At NPR, Nina Totenberg reports on Monday’s decision in Ziglar v. Abbasi, in which the justices limited the ability to bring suit under the Constitution against federal officials for detentions in the wake of the September 11 terrorist attacks, observing that “[j]ust how far reaching the decision is, remains unclear.” At Stanford Law School’s Legal Aggregate blog, Shirin Sinnar argues that “[s]tepping back from the line of Bivens decisions that makes Abbasi seem normal, it’s striking how far we’ve departed from two very basic premises: first, that where there’s a constitutional right at stake, there ought to be a way to vindicate it, and second, that the very point of including guarantees of individual rights in the Constitution was to guard against legislative temptations to overlook them.” At Balkinization, Deborah Lind maintains that Abbasi “should not be, as some colleagues have suggested, … fodder for the broader debate … about whether and when the President’s reasoning is entitled to judicial deference in matters of national security.”
At Vox, Dara Lind discusses the challenges to the Trump administration’s temporary ban on entry into the U.S. by nationals of six Muslim-majority countries now pending before the court, maintaining that “[h]ow the Supreme Court feels about the ban itself isn’t yet clear, or even relevant,” and that the “question is how it feels about its own role in the fight over the ban — and whether that leads the justices to try to get the case over with, or to proceed with deliberate caution.” At Take Care, Leah Litman highlights an amicus brief opposing the government’s motion to freeze the injunctions preventing implementation of the entry ban; “the brief argues that the entry ban violates the Establishment Clause’s prohibition on animus toward particular religions.”
- At The George Washington Law Review’s On the Docket blog, Alan Morrison looks at Monday’s decision in Bristol-Myers Squibb Co. v. Superior Court of California, in which the justices reversed a state court finding of specific personal jurisdiction over out-of-state plaintiffs in a multistate lawsuit, calling it the last in a series of recent rulings “that, taken together, have seriously limited the ability of plaintiffs to obtain personal jurisdiction over defendants in their preferred forum.”[Disclosure: Goldstein & Russell, P.C., whose attorneys contribute to this blog in various capacities, is among the counsel to the respondents in this case.]

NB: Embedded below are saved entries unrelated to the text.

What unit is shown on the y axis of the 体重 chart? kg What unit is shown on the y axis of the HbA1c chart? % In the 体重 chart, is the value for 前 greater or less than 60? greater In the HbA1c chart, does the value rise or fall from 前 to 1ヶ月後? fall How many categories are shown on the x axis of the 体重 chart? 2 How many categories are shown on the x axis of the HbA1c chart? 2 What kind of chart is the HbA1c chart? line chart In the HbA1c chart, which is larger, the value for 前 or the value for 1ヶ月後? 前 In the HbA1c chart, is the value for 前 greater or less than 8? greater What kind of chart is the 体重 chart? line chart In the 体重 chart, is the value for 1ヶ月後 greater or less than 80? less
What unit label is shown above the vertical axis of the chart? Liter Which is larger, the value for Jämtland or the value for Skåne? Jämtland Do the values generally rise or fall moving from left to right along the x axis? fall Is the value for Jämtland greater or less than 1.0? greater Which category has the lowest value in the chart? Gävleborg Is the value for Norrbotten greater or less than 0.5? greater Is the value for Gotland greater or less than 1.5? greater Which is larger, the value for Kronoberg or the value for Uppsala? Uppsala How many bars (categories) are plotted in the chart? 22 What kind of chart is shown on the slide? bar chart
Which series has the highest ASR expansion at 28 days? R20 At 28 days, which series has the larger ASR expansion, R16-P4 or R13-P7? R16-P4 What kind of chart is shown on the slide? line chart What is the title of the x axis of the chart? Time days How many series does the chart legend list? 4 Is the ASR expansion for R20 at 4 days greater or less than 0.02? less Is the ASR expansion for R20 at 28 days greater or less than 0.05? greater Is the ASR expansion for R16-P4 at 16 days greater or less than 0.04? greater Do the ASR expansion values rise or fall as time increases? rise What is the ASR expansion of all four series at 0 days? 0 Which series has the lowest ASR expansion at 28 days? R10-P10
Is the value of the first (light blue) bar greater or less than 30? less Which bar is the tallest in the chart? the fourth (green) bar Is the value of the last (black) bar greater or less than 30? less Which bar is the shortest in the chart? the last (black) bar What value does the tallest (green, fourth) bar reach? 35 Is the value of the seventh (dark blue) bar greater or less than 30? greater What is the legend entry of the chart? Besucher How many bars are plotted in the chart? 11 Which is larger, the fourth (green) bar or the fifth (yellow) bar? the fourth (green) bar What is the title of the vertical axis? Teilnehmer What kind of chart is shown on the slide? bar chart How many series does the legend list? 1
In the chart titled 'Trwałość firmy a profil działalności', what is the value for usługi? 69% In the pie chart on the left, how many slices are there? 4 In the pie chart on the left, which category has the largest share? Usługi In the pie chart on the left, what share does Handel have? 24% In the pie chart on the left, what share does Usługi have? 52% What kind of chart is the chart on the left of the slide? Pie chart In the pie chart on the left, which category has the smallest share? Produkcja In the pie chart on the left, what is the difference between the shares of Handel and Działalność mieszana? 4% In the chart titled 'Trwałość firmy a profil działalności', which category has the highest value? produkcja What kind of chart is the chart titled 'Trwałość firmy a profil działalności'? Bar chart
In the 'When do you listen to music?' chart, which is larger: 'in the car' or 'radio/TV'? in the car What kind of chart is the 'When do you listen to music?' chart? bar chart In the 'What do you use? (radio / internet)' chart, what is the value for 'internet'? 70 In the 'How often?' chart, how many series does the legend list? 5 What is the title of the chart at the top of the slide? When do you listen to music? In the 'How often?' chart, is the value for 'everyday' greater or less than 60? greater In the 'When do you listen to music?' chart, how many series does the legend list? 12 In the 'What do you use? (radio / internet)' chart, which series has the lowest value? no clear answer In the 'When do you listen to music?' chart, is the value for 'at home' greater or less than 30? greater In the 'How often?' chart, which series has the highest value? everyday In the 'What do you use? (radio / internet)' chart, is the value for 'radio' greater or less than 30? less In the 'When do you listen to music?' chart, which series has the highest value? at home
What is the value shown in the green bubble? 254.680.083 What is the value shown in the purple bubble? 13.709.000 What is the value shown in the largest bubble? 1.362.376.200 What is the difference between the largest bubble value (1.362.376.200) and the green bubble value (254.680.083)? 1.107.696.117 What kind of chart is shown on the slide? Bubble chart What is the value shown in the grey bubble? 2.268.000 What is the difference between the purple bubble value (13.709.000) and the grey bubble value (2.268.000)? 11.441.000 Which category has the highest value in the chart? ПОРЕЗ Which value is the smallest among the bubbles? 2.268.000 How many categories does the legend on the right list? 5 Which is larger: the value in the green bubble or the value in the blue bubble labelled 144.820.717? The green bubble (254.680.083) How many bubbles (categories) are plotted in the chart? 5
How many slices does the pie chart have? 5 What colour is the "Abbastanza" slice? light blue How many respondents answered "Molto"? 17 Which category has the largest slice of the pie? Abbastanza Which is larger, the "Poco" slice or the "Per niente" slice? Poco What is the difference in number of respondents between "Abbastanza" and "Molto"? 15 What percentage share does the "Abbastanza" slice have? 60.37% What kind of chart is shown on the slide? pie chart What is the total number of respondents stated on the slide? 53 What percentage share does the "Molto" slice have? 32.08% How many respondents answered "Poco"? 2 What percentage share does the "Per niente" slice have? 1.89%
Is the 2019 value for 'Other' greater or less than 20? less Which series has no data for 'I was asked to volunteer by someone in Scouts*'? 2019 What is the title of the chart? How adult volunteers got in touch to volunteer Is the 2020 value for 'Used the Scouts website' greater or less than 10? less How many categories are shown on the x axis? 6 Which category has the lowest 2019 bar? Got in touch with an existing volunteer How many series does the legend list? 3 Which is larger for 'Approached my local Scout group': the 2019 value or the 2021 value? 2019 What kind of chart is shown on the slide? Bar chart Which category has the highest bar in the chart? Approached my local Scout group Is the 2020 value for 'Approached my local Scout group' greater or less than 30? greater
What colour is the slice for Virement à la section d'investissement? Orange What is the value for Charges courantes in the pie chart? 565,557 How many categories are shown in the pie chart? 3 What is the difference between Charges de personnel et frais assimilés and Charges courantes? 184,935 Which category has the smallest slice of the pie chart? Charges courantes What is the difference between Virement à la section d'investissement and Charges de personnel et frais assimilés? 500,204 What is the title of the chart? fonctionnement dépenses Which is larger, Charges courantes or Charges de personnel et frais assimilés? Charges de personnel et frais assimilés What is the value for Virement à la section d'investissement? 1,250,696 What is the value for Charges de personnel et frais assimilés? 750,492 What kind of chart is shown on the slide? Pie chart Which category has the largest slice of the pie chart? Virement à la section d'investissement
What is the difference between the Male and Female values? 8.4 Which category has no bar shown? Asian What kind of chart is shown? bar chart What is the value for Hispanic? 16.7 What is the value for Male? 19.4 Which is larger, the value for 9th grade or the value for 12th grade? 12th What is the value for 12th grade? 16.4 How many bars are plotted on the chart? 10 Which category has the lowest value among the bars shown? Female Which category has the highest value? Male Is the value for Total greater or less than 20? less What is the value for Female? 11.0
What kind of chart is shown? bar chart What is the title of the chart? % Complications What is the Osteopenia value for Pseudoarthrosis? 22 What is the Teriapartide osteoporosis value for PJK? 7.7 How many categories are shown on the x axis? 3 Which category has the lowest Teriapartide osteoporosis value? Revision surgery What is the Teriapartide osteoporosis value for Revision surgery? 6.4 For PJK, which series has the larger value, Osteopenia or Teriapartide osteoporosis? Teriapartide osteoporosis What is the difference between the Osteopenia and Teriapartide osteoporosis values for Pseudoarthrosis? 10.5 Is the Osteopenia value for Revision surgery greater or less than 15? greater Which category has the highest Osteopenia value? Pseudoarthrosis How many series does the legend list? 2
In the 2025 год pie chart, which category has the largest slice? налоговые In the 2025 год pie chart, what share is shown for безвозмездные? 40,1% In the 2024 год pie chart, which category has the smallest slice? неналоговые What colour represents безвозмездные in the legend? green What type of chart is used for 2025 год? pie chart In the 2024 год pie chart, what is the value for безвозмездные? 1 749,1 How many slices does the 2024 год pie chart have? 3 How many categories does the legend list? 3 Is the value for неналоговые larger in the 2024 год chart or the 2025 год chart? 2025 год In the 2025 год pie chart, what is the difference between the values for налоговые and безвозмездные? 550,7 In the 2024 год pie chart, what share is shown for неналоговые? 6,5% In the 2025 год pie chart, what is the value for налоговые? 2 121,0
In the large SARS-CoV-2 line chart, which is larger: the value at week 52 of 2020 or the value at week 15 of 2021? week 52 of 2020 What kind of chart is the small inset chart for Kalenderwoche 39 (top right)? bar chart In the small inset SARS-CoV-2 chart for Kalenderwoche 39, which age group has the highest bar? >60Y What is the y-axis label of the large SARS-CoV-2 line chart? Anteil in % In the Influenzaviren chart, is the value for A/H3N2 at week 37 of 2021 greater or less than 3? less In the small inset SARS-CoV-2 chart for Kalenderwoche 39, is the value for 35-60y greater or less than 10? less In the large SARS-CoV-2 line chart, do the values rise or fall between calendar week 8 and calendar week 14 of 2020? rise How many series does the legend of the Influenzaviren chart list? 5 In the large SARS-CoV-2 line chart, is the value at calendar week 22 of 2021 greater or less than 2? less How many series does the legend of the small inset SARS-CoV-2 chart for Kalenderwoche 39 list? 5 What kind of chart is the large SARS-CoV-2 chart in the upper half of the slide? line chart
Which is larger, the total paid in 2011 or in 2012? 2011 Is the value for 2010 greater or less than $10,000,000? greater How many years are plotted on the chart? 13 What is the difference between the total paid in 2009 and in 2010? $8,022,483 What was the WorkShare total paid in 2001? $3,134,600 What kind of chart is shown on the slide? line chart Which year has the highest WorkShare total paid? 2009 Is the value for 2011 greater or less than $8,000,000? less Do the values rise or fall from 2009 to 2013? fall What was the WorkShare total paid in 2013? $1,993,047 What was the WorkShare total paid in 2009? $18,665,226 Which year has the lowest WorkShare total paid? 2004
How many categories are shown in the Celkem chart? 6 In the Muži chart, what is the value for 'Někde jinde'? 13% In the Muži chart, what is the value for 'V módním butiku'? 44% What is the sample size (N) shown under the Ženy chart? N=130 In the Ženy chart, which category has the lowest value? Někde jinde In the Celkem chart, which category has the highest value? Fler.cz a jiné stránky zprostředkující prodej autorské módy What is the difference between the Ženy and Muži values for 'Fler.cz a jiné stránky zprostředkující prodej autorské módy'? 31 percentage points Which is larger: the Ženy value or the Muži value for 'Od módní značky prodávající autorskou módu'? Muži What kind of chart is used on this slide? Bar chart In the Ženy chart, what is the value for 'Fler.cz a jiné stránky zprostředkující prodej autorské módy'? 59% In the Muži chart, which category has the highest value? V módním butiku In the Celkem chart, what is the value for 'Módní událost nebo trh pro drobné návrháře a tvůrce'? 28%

- At the Pacific Legal Foundation’s Liberty Blog, Deborah LaFetra bemoans the court’s decision not to review a case that gives “a green light” to plaintiff “to pursue her ‘representative’ action against [a former employer] despite her written agreement to arbitrate any disputes that arose during the course of her employment,” arguing that “only the Supreme Court can remedy this hostility to arbitration that leads lower courts to treat contracts with arbitration provisions as poor relations.”